Damals war in einem Eilverfahren das Verbot bestätigt worden, das der Landkreis Schaumburg über die Bürgerproteste und zunächst auch den rechtsextremen Trauermarsch selbst verhängt hatte. Die Ordnungsdezernentin des Kreises, Ursula Müller-Kratz, war von einem „polizeilichen Notstand“ ausgegangen: Es stünden nicht genügend Polizisten zur Verfügung, um beide Lager demonstrieren zu lassen.

Nun hingegen erklärte Gerichtssprecherin Antje Niewisch-Lennartz, dass es möglich gewesen wäre, ausreichend Beamte bereitzustellen, „wenn man sich rechtzeitig Mühe gegeben hätte, Reserven zu mobilisieren“.

Das Gericht gelangte zu der Einschätzung, dass die damalige Gefahrenprognose vom Inlandsgeheimdienst zweifelhaft beziehungsweise nicht überprüfbar sei. Nach ihr wollten nicht nur 250 militante autonome Nationalisten, sondern auch 500 „gewaltbereite Linksextremisten“ anreisen und in Bad Nenndorf schwere Ausschreitungen provozieren. In der Tat fand sich aber keine „Gespensterarmee“ aus militanten Autonomen am 14. August 2010 in Bad Nenndorf ein. Die Verbote hatten sich jedoch ausschließlich auf diese Gefahrenprognose gestützt.

In dem Verfahren seien den Richtern viele Akten verschlossen geblieben, sagt Sprecherin Niewisch-Lennartz, „weil sie mit einem Sperrvermerk des Innenministeriums versehen sind“ und sich auch der stellvertretende Verfassungsschutz-Chef nicht zu Quellen für die Prognose geäußert habe.

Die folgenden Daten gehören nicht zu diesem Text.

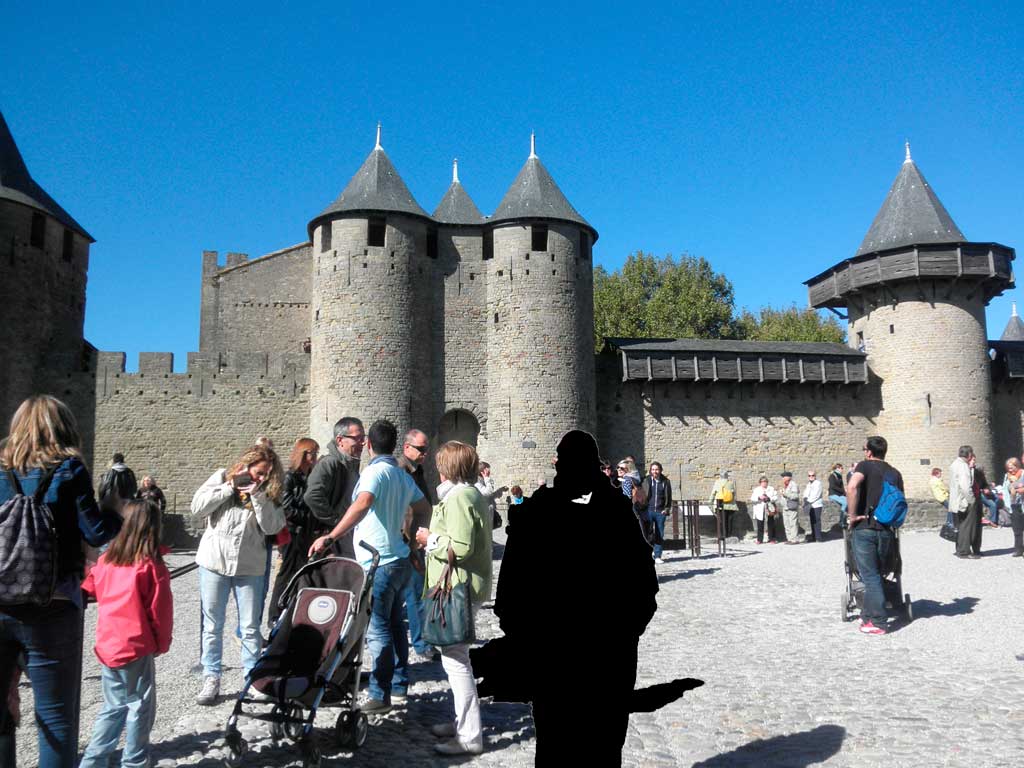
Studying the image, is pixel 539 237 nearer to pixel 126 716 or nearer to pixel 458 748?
pixel 458 748

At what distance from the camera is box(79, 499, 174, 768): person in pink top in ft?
12.4

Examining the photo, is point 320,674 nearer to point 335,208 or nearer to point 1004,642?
point 1004,642

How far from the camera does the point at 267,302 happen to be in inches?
1060

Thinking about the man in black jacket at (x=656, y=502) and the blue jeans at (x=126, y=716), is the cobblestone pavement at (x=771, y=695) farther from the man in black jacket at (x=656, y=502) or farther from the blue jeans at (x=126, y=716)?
the man in black jacket at (x=656, y=502)

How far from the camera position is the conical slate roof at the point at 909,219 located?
25.4 m

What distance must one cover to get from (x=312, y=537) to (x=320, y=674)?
1.86m

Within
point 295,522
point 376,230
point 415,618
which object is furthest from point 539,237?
point 295,522

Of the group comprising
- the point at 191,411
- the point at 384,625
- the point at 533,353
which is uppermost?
the point at 533,353

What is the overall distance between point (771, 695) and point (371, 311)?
1777cm

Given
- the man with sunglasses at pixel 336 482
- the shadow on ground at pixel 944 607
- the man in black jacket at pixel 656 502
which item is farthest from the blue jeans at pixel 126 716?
the man in black jacket at pixel 656 502

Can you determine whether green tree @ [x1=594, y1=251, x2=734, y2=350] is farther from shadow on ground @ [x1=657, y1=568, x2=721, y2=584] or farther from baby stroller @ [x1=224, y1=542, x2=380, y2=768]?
baby stroller @ [x1=224, y1=542, x2=380, y2=768]

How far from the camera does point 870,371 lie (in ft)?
85.8

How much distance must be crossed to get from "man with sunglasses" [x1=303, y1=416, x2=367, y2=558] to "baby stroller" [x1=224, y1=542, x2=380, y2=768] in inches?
34.7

Aber auch ohne Überprüfung der Prognose sei das Gericht zu der Überzeugung gelangt, dass mit 1.800 Beamten genügend niedersächsische Polzisten zur Verfügung gestanden hätten, um den möglichen Gefahren zu begegnen. Steffen Holz, DGB-Sekretär in Niedersachsen-Mitte, nennt den Richterspruch einen „Sieg für die Bürgerrechtsbewegung“, bedauert aber, dass die Arbeitsmethoden und Quellen des Verfassungsschutzes im Verborgenen geblieben seien, da sie keiner gerichtlichen Überprüfung unterzogen werden konnten.

Noch voriges Jahr hatte die 10. Kammer des Gerichts zwar das Verbot des Neonazi-Marsches gelockert, jedoch im parallelen Eilverfahren das Demonstrationsverbot für DGB und Bündnis bestätigt – unter Berufung auf die Krawall-Prognose. Erst das Oberverwaltungsgericht Lüneburg hatte in letzter Minute zumindest eine stationäre DGB-Kundgebung zugelassen – wenn auch nur am Stadtrand.